Nel 2011 il Messina, ancora in Lega dilettanti, è di nuovo nei guai. Dopo una
serie di vicissitudini, la nuova società (Associazione Calcio Rinascita
Messina) è finita nelle mani dell’imprenditore calabrese Bruno Martorano. La gestione
economica non è più virtuosa di quella dei suoi predecessori. Martorano firma
in prima persona la domanda d’iscrizione della squadra alla Lega. Non potrebbe
farlo: sulle sue spalle pesa un’inibizione sportiva di sei mesi. Non solo. La
documentazione contiene, tra le altre, la firma del calciatore Christian
Mangiarotti: si scoprirà presto che è stata falsificata. Il consulente del
Messina (e della Lega, e di Tavecchio) è sempre Grassani: i giallorossi anche
questa volta vengono miracolosamente iscritti alla categoria. Poi, una volta
accertata l’irregolarità nella firma di Mangiarotti, la sanzione per il Messina
sarà molto generosa: appena 1 punto in classifica (e poche migliaia d’euro,
oltre ad altri 18 mesi di inibizione per Martorano). Tavecchio, come noto, è
l’uomo che istituisce la commissione “per gli impianti sportivi in erba
sintetica” affidandola all’ingegnere Antonio Armeni, e che subito dopo assegna
la “certificazione e omologazione” degli stessi campi da calcio alla società
(Labosport srl) partecipata dal figlio, Roberto Armeni. Non solo: la Lega
Nazionale Dilettanti di Tavecchio ha un’agenzia a cui si affida per
l’organizzazione di convegni, cerimonie ed assemblee. Si chiama Tourist sports
service. Uno dei due soci, al 50 per cento, si chiama Alberto Mambelli. Chi è
costui? Il vice presidente della stessa Lega dilettanti e lo storico braccio
destro di Tavecchio. Un’amicizia di lunga data. Nel 1998 Tavecchio è alla guida
del comitato lombardo della Lnd. C’è il matrimonio della figlia di Carlo, Renata.
☆ ☆ ☆
Consegne dell'esercizio →
1. Quali persone compaiono nel brano sul Messina con nome e cognome? Elencale tutte.
2. Puoi proseguire il brano sul Messina a partire dalla sua ultima frase?

Estratto dei dati →
☆ ☆ ☆
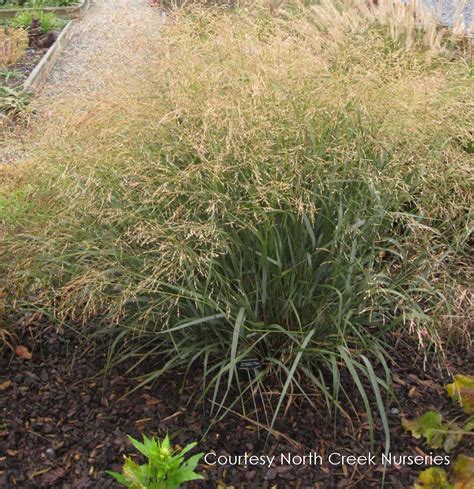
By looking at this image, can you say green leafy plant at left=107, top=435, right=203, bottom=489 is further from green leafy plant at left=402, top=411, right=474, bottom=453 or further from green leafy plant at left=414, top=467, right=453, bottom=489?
green leafy plant at left=402, top=411, right=474, bottom=453

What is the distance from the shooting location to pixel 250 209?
246 cm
☆ ☆ ☆
Risposte fornite →
1. Bruno Martorano, Christian Mangiarotti, Antonio Armeni, Roberto Armeni, Alberto Mambelli

2.
Mambelli è tra gli invitati. Piccolo particolare: sulla partecipazione c’è il
timbro ufficiale della Figc, Comitato Regionale Lombardia. Quando si dice una
grande famiglia."
«Denuncio
Tavecchio. Carriera fatta di soprusi» dice
Danilo Filippini a “La Provincia Pavese”. A quattro giorni dalle elezioni Figc,
Carlo Tavecchio continua a tenere duro, incurante delle critiche e delle prese
di posizione - sempre più numerose e autorevoli - di coloro che ritengono l’ex
sindaco di Ponte Lambro del tutto inadeguato a guidare il calcio italiano.
Tavecchio è stato anche denunciato per calunnia da Danilo Filippini, ex
presidente della Pro Patria che ha gestito la società biancoblù dall’ottobre
1988 all’ottobre 1992.
Filippini,
perché ha deciso di querelare Tavecchio?
«Scrivendo
sul sito di Agenzia Calcio, definii Tavecchio un pregiudicato doc e un
farabutto, naturalmente argomentando nei dettagli la mia posizione e allegando
all’articolo il suo certificato penale storico. Offeso per quell’articolo,
Tavecchio mi ha denunciato per diffamazione. Così, tre giorni fa, ho presentato
alla Procura di Varese una controquerela nei suoi confronti, allegando una
ricca documentazione a sostegno della mia tesi».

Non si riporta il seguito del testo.